TEXT SECTION
_____
Skip to content
Project Gutenberg

Bradford's History of 'Plimoth Plantation' From the Original Manuscript. With a Report of the Proceedings Incident to the Return of the Manuscript to Massachusetts

Bradford, William

2008enGutenberg #24950Original source
Chimera69
Academic

1% complete · approximately 3 minutes per page at 250 wpm

E-text prepared by Juliet Sutherland, Leonard Johnson, and the Project
Gutenberg Online Distributed Proofreading Team (https://www.pgdp.net)



Note: Project Gutenberg also has an HTML version of this
      file which includes the original illustrations.
      See 24950-h.htm or 24950-h.zip:
      (https://www.gutenberg.org/dirs/2/4/9/5/24950/24950-h/24950-h.htm)
      or
      (https://www.gutenberg.org/dirs/2/4/9/5/24950/24950-h.zip)


Transcribers note:

      Numbers in square brackets, [29], represent original manuscript
      pages.

      Letters in Square brackets, [AB], represent a link to a footnote
      located at the end of the book.

      A caret ^ indicates that the following letter/s are
      superscripted. The letters are enclosed in curly brackets where
      it may not be clear about which letters are superscripted.

      A square bracket, like [~m] indicates a letter with a tilde
      above.

      A square bracket, like [p=] indicates a letter with a macron
      under the letter.

      [=m] and [=n] sometimes are used to represent a double letter.

      16^li. represents 16 pounds in monetary terms. The original
      manuscript used a middle dot before and after the numbers, but
      this publisher used only a single period/stop after the number.

      The 'li' appears to mean libra and in this book the 'l' is
      crossed with a middle bar or stroke. It was very difficult to
      represent in a Latin-1 text, so 'li' must suffice.

      Most often y, such as y^e, represents a thorn and the word is
      'the'. Sometimes you will encounter the actual word 'the'.

      This book is composed of many letters written by a number
      of authors and each writer uses their own spellings and
      abbreviations, which was common for the time in which they
      were written.

      Spelling is inconsistent and is left unchanged from the original
      printing of this book.





BRADFORD'S HISTORY
"OF PLIMOTH PLANTATION."

From the Original Manuscript.

With a Report of the Proceedings Incident
to the Return of the Manuscript
to Massachusetts.







Printed Under the Direction of the Secretary of the
Commonwealth,
by Order of the General Court.

Boston:
Wright & Potter Printing Co., State Printers,
18 Post Office Square.
1898.




INTRODUCTION.


To many people the return of the Bradford Manuscript is a fresh
discovery of colonial history. By very many it has been called,
incorrectly, the log of the "Mayflower." Indeed, that is the title by
which it is described in the decree of the Consistorial Court of London.
_____
WHAT TO DO
1. In the introduction to Bradford's History of Plimoth Plantation, what title does the decree of the Consistorial Court of London use for the manuscript?
2. Continue the introduction to Bradford's History of Plimoth Plantation from the point where it stops.
_____
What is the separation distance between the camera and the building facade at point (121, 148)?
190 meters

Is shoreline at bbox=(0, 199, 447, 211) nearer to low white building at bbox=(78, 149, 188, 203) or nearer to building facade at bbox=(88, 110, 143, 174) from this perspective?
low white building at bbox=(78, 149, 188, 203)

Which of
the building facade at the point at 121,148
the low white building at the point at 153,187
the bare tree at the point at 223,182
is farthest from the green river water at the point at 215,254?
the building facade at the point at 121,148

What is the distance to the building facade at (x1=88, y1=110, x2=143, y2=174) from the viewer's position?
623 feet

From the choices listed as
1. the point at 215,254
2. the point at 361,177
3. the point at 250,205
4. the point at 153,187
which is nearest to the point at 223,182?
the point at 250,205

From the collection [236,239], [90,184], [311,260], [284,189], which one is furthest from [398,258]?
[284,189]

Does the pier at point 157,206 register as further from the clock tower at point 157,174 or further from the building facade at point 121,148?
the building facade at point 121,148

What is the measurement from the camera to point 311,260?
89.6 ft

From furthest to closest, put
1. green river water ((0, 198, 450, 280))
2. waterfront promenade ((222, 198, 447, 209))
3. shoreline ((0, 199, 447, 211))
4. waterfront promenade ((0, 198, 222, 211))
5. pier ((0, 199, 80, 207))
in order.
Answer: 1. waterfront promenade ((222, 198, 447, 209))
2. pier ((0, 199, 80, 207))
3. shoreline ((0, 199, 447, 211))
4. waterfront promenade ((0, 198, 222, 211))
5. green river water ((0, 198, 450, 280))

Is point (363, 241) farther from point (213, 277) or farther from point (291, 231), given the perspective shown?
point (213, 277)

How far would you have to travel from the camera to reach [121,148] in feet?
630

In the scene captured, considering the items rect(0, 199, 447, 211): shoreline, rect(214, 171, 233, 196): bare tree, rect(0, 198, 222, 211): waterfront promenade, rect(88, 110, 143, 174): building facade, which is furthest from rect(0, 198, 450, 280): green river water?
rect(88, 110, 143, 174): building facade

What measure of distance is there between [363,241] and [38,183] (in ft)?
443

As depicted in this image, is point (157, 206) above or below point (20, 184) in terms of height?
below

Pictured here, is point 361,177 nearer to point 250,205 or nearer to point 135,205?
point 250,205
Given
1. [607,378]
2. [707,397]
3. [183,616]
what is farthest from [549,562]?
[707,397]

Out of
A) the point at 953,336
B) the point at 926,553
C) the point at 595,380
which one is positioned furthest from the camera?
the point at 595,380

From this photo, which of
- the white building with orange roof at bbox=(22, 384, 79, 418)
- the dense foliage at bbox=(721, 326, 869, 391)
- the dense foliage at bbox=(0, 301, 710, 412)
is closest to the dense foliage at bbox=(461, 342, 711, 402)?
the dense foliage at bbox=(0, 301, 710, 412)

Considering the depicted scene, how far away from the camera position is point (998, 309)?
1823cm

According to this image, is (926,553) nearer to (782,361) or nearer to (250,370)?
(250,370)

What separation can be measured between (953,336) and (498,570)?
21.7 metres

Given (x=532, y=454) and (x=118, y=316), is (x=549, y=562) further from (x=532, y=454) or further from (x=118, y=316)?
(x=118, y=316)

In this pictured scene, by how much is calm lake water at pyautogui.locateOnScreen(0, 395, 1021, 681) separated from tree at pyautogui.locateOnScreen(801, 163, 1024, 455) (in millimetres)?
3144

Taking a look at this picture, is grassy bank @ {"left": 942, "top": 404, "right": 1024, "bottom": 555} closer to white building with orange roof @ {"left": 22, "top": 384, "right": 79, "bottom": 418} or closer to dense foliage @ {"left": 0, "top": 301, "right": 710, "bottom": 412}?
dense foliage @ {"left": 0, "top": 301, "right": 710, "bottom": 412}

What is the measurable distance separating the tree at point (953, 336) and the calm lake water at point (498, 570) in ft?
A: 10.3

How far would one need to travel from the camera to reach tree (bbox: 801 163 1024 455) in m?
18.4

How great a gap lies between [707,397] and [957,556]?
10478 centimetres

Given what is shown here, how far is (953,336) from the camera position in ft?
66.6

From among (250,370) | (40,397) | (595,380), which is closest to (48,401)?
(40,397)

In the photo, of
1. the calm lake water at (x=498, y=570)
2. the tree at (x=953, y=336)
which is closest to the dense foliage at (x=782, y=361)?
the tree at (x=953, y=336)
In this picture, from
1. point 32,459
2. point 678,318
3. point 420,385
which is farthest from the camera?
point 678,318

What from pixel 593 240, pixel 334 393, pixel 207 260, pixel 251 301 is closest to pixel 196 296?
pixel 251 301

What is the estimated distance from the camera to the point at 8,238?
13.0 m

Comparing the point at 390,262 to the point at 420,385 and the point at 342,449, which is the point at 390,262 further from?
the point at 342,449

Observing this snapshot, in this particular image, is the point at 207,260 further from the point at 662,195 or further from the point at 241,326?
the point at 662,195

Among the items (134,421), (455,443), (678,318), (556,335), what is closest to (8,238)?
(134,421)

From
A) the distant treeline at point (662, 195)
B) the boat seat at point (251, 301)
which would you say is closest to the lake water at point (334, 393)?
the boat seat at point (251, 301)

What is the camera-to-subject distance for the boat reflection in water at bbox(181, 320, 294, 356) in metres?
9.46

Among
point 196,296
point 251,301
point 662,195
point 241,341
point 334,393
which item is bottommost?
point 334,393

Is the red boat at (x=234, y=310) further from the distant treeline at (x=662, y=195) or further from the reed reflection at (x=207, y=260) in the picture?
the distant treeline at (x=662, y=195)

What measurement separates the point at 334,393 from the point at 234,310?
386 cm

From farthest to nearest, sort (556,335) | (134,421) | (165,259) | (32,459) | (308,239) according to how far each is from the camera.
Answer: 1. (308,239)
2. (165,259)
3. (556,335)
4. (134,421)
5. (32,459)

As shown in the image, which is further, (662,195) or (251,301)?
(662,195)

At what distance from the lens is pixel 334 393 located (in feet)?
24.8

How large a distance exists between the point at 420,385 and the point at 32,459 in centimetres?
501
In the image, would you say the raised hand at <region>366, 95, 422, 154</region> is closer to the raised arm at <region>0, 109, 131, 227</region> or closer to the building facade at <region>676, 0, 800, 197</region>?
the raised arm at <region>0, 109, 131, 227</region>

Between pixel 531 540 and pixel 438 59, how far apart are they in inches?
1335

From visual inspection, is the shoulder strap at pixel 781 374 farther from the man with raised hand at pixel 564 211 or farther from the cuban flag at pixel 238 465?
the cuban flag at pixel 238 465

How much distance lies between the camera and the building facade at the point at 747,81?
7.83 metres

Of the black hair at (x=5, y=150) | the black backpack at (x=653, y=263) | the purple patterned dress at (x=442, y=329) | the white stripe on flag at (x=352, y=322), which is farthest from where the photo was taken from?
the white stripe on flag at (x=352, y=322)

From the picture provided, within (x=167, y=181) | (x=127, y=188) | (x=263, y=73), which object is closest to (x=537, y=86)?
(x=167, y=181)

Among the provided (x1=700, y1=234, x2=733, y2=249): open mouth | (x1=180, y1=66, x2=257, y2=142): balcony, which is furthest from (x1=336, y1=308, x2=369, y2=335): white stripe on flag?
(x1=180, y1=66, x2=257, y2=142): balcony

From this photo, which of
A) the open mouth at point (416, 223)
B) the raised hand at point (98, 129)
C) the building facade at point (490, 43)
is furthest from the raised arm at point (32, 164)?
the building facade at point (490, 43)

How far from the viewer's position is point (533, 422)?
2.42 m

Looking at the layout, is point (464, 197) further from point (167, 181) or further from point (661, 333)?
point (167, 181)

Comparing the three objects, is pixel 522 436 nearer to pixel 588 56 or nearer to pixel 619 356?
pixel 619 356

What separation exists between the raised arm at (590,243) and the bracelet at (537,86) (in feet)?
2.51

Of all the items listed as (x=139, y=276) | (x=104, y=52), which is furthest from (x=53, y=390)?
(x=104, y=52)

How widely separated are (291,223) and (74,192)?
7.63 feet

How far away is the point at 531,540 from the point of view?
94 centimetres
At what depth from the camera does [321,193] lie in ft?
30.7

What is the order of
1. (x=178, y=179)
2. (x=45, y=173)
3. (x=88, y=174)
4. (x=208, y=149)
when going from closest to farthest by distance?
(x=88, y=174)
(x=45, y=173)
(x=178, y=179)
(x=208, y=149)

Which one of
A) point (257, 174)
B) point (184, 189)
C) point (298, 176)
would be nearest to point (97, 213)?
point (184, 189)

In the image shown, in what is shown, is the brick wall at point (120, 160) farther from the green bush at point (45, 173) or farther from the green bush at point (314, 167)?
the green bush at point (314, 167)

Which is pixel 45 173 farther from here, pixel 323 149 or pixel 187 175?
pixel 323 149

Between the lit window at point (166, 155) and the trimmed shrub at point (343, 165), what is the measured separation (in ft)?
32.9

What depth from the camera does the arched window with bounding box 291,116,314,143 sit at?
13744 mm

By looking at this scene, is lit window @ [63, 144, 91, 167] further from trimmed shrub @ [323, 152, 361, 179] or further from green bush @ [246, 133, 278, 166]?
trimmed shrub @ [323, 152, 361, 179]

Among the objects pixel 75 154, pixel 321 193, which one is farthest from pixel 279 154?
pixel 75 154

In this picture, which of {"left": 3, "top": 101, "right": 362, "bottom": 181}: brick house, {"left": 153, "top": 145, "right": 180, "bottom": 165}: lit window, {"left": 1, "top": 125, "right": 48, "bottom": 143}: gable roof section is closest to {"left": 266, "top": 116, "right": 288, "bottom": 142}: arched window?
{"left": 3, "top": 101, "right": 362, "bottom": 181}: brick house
_____
OUTPUTS BY TASK
1. The decree describes it as the log of the "Mayflower."

2.
The fact is, however, that Governor Bradford undertook its preparation
long after the arrival of the Pilgrims, and it cannot be properly
considered as in any sense a log or daily journal of the voyage of the
"Mayflower." It is, in point of fact, a history of the Plymouth Colony,
chiefly in the form of annals, extending from the inception of the
colony down to the year 1647. The matter has been in print since 1856,
put forth through the public spirit of the Massachusetts Historical
Society, which secured a transcript of the document from London, and
printed it in the society's proceedings of the above-named year. As thus
presented, it had copious notes, prepared with great care by the late
Charles Deane; but these are not given in the present volume, wherein
only such comments as seem indispensable to a proper understanding of
the story have been made, leaving whatever elaboration may seem
desirable to some future private enterprise.

It is a matter of regret that no picture of Governor Bradford exists.
Only Edward Winslow of the Mayflower Company left an authenticated
portrait of himself, and that, painted in England, is reproduced in this
volume. In those early days Plymouth would have been a poor field for
portrait painters. The people were struggling for their daily bread
rather than for to-morrow's fame through the transmission of their
features to posterity.

The volume of the original manuscript, as it was presented to the
Governor of the Commonwealth and is now deposited in the State Library,
is a folio measuring eleven and one-half inches in length, seven and
seven-eighths inches in width and one and one-half inches in thickness.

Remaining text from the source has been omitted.